How can I ensure that my images look the same as the original once they're scanned?

I am working on a book of cartoons to be self-published later this year. My art is hand-drawn and inked using Uni-Pin fine liners and Windsor & Newton ProMarker pens, so getting a high-quality transfer from paper to digital media is essential before I eventually send everything off to print.

However, the colours are coming out very dark, expecially the browns and I am having trouble digitally editing the colours after the fact, even in GIMP which is usually very handy.

Replies9

  • As I'm having trouble ke getting the right quality on my end (let alone hoping to goodness that it'll work out on the publisher's end!), I intend to pay for a local photo printing place to scan and adjust the images for colour and sharpness. £27 for 54 images, which I'll take home and clean up for errors in photoshop (erasing old colour bleeds from the originals etc) before passing on to the publisher.

    I will have to ask at the time and make sure that if the images need to be converted to pdf or other file extension, that the colour settings will be preserved.
  • I think when you go to print you can specify Pantone colours. Maybe explore that now with whoever will be printing your book. You may find when the book goes to press, it isn’t just the browns that go sideways
  • Hi Matthew!
    Not sure if that's what you are looking for but a few things. It's quite hard to simulate how a print will be on a screen.
    AFAIK, GIMP doesn't naturally process images in CMYK, and unless you print them on a home printer (inkjet) that how the print will have to be (generalising here)
    see if this bit helps though
    https://askubuntu.com/questions/114858/how-to-convert-image-to-cmyk-in-gimp

    If that doesnt answer your query, you can still go to "Affinity photo" which is a software similar to photoshop and does a very good job with that kind of things.
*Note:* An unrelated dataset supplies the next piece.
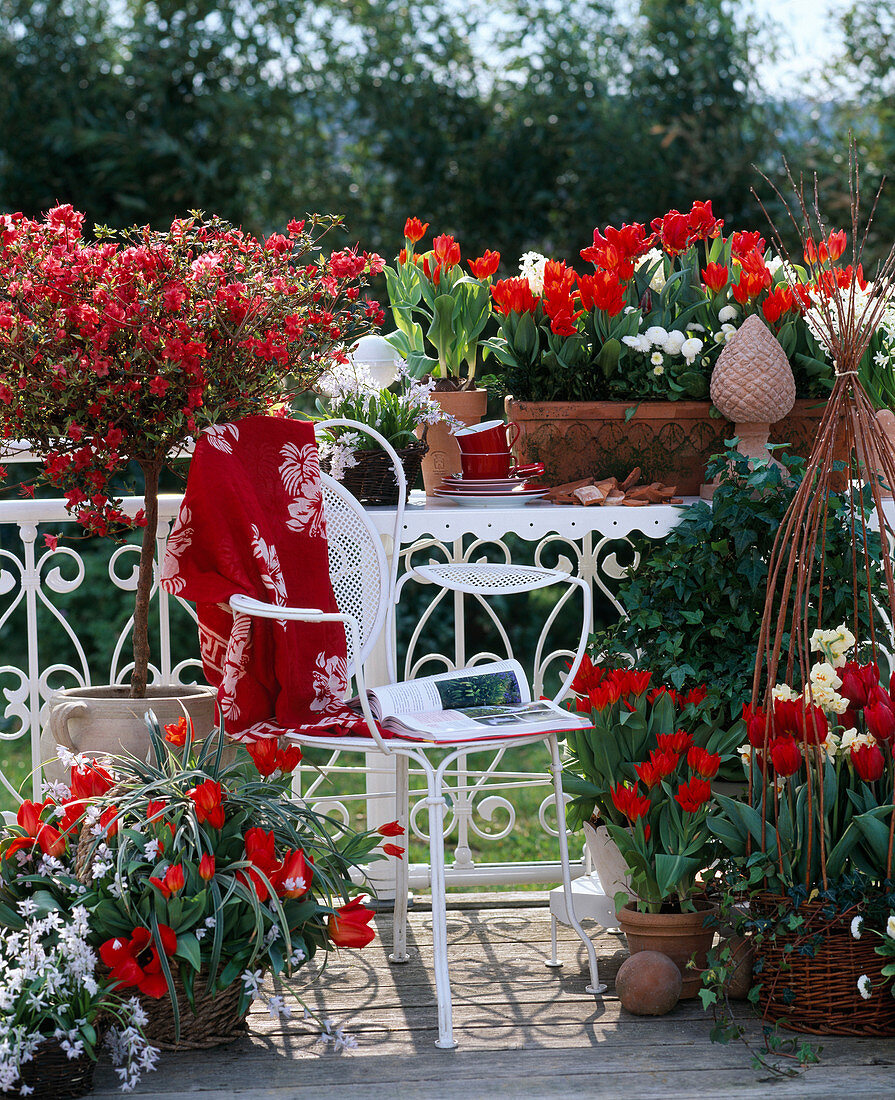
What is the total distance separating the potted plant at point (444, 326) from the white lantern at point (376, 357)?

No subscription, but around £50 with a month free trial.

    https://affinity.serif.com/en-gb/photo/

    The thing is, you will need to be able to load a printer's colour profile into the software, in order to tell your screen to simulate the print. For that, you need to get hold of the printer colour profile in the first place.
    That way, when you will adjust the colours, you will adjust them in a way that represents your print (more or less, nothing comes out perfect unless you're a pro printer yourself)...

    Of course that's if you've determined the scan was OK in the first place. I have a 20 years old scanner (Epson perfection 2400 ) and it's perfectly good. All good scanners come with a "pro" software (in my case EPSON scan) where you can set up black point and white point, which will be a good starting point.

    Send me a message if you need more info!
  • Sometimes a tripod with a good camera can be better than a cheap scanner. On the other hand, it scans at 600dpi and in tiff format. Another option is to have it scanned at an art print shop. Editing should not be a problem if it is scanned in good quality.
  • Certainly sounds like an issue with the scan rather than GIMP (unless its your screen!). I have a cheap Epson scanner that is quite old and the colours from any scan very closely match the original. To locate the problem, a) open the scanned image on a different computer to eliminate the screen as an issue, b) open the scanned image with a different image viewer to eliminate GIMP as the issue, c) try scanning with a different scanner or use a digital camera to determine if the scanner is the issue. It's possible that the marker pens you are using might act oddly under scanner light and return less light than expected but I'd be surprised if that were the case. My final thought is to make sure you have a high quality format for the scan. I imagine you are using TIFF format (high quality, big file size) for print but just make sure the scanner isn't set to something like PNG, or JPG with a compression below 80.
  • Hi Matt, echoing what Elle’s said it sounds as if it may not be Gimp which is the issue but most likely your scan stage. When you scan, I would particularly take note of the “eye dropper” tool in your scan software and use that with the colour sliders/histogram to make sure your scanner is reading the colours in your work as you want it to. YouTube has been really helpful for me with tutorials.
  • Hey

    I'm not familiar with GIMP but personally I've always taken scanned art through photoshop for colour corrections and edits.

    I would say if you're finding that everything is uniformally scanning too dark this issue may be at the scan stage. I would suggest first checking our scan settings and trying a few passes with longer exposure/more brightness and seeign how that imports.

    Generally it is easier to fine tune colours when the image is too bright than too dark.

    Hope that helps at least a little!